Though the outbreak is unusual, Stavis said pink eye is not a serious illness.

“I think the important thing to remember is that this is a really mild illness, and even without treatment it tends to resolve itself within a few days,” Stavis said.

Both Princeton and Dartmouth have been taking measures to inform students on how to prevent pink eye.

“All of the students received an e-mail before spring break alerting them to the outbreak, and the e-mail gave some information on what they could do to prevent conjunctivitis themselves,” Marks said. “And there is a Web site with further information.”

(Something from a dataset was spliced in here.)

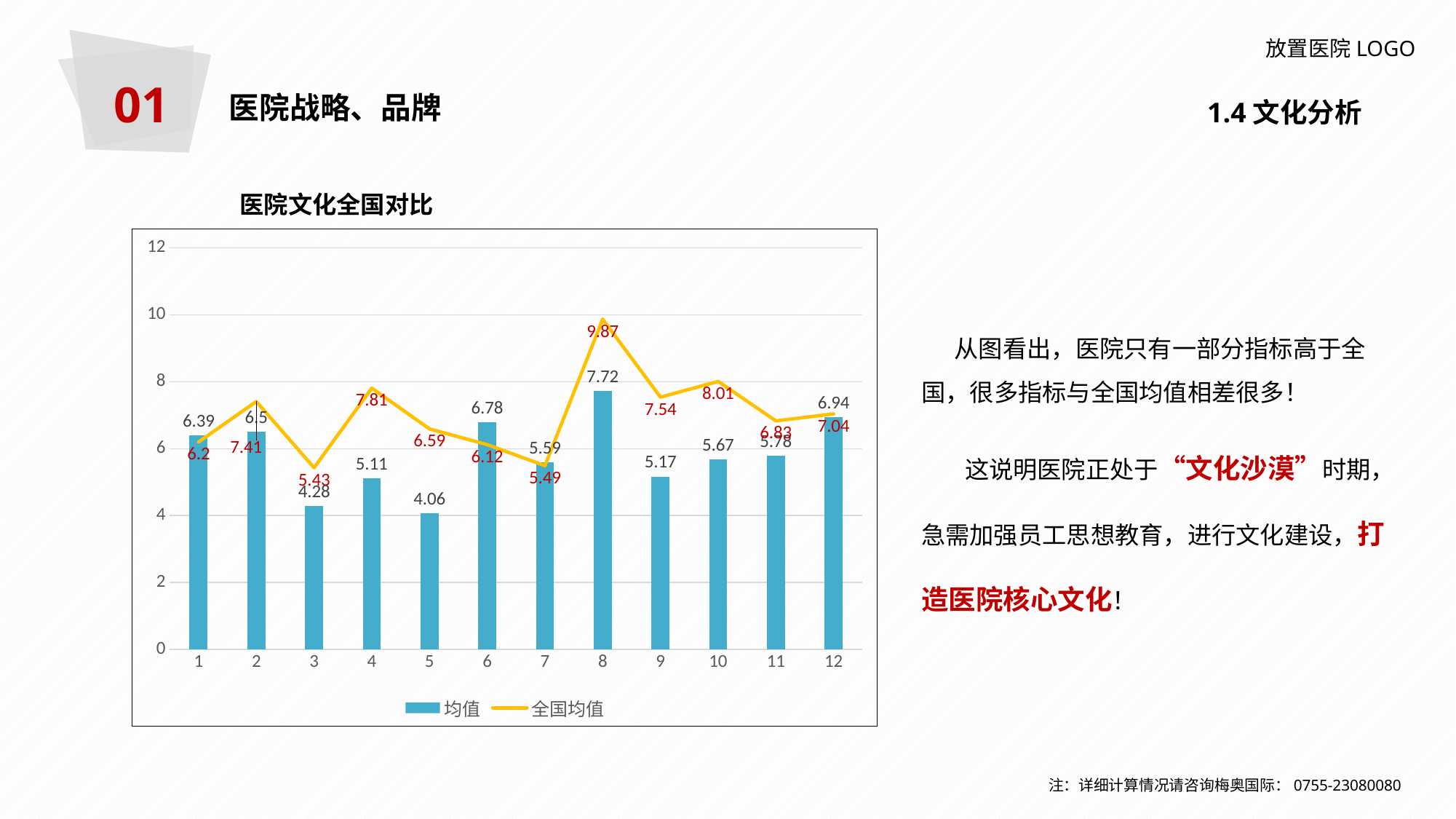
Which category has the highest 均值 bar? 8 How many categories are shown on the x axis? 12 What is the 全国均值 value for category 4? 7.81 For category 1, which is larger, 均值 or 全国均值? 均值 What is the 均值 value for category 5? 4.06 How many series does the legend list? 2 Does the 全国均值 line rise or fall from category 8 to category 9? Fall For category 8, what is the difference between 全国均值 and 均值? 2.15 What kind of chart is this? Combined bar and line chart Which category has the highest 全国均值 value? 8 What is the 均值 value for category 8? 7.72 Which category has the lowest 均值 bar? 5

Perlotto said he has never seen an outbreak of conjunctivitis like the ones at Princeton and Dartmouth in his 15 years at Yale. The only comparable illness spread between colleges was the spread of herpes between members of different wrestling teams because of the close bodily contact.

“Maybe 15 years ago it would occasionally happen that an opposing player on a wrestling team would have herpes and could be spread to the mouth or face,” Perlotto said.Ê”It doesn’t happen in other sports at all. Otherwise I would say there’s no case of any type of illness spreading from other colleges.”